◆ TASK STATEMENT
Verbatim output required. Print the data in full.
>>
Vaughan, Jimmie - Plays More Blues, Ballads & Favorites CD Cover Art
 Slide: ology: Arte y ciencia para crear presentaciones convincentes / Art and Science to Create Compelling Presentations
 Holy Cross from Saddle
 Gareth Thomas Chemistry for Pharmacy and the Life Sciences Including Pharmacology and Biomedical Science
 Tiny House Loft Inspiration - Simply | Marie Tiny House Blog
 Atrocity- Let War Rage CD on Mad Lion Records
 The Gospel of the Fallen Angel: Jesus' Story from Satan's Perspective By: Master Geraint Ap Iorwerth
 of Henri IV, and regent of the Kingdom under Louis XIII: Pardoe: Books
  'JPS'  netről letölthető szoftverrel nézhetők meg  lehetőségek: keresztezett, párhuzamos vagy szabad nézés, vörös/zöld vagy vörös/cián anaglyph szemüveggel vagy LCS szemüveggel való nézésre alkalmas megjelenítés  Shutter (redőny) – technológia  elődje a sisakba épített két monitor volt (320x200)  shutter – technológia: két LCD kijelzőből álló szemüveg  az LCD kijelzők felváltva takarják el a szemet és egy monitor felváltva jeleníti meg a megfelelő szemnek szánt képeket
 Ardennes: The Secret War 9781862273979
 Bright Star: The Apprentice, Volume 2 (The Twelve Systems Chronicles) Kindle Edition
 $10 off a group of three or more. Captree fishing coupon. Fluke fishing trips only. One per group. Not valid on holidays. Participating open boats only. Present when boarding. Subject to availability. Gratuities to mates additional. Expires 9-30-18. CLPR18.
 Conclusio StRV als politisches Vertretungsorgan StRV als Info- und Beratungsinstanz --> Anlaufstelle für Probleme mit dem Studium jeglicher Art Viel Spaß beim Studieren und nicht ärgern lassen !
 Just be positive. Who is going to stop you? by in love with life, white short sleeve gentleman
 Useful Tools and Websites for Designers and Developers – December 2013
<<
◆ YOUR SOLUTION
Vaughan, Jimmie - Plays More Blues, Ballads & Favorites CD Cover Art
 Slide: ology: Arte y ciencia para crear presentaciones convincentes / Art and Science to Create Compelling Presentations
 Holy Cross from Saddle
 Gareth Thomas Chemistry for Pharmacy and the Life Sciences Including Pharmacology and Biomedical Science
 Tiny House Loft Inspiration - Simply | Marie Tiny House Blog
 Atrocity- Let War Rage CD on Mad Lion Records
 The Gospel of the Fallen Angel: Jesus' Story from Satan's Perspective By: Master Geraint Ap Iorwerth
 of Henri IV, and regent of the Kingdom under Louis XIII: Pardoe: Books
  'JPS'  netről letölthető szoftverrel nézhetők meg  lehetőségek: keresztezett, párhuzamos vagy szabad nézés, vörös/zöld vagy vörös/cián anaglyph szemüveggel vagy LCS szemüveggel való nézésre alkalmas megjelenítés  Shutter (redőny) – technológia  elődje a sisakba épített két monitor volt (320x200)  shutter – technológia: két LCD kijelzőből álló szemüveg  az LCD kijelzők felváltva takarják el a szemet és egy monitor felváltva jeleníti meg a megfelelő szemnek szánt képeket
 Ardennes: The Secret War 9781862273979
 Bright Star: The Apprentice, Volume 2 (The Twelve Systems Chronicles) Kindle Edition
 $10 off a group of three or more. Captree fishing coupon. Fluke fishing trips only. One per group. Not valid on holidays. Participating open boats only. Present when boarding. Subject to availability. Gratuities to mates additional. Expires 9-30-18. CLPR18.
 Conclusio StRV als politisches Vertretungsorgan StRV als Info- und Beratungsinstanz --> Anlaufstelle für Probleme mit dem Studium jeglicher Art Viel Spaß beim Studieren und nicht ärgern lassen !
 Just be positive. Who is going to stop you? by in love with life, white short sleeve gentleman
 Useful Tools and Websites for Designers and Developers – December 2013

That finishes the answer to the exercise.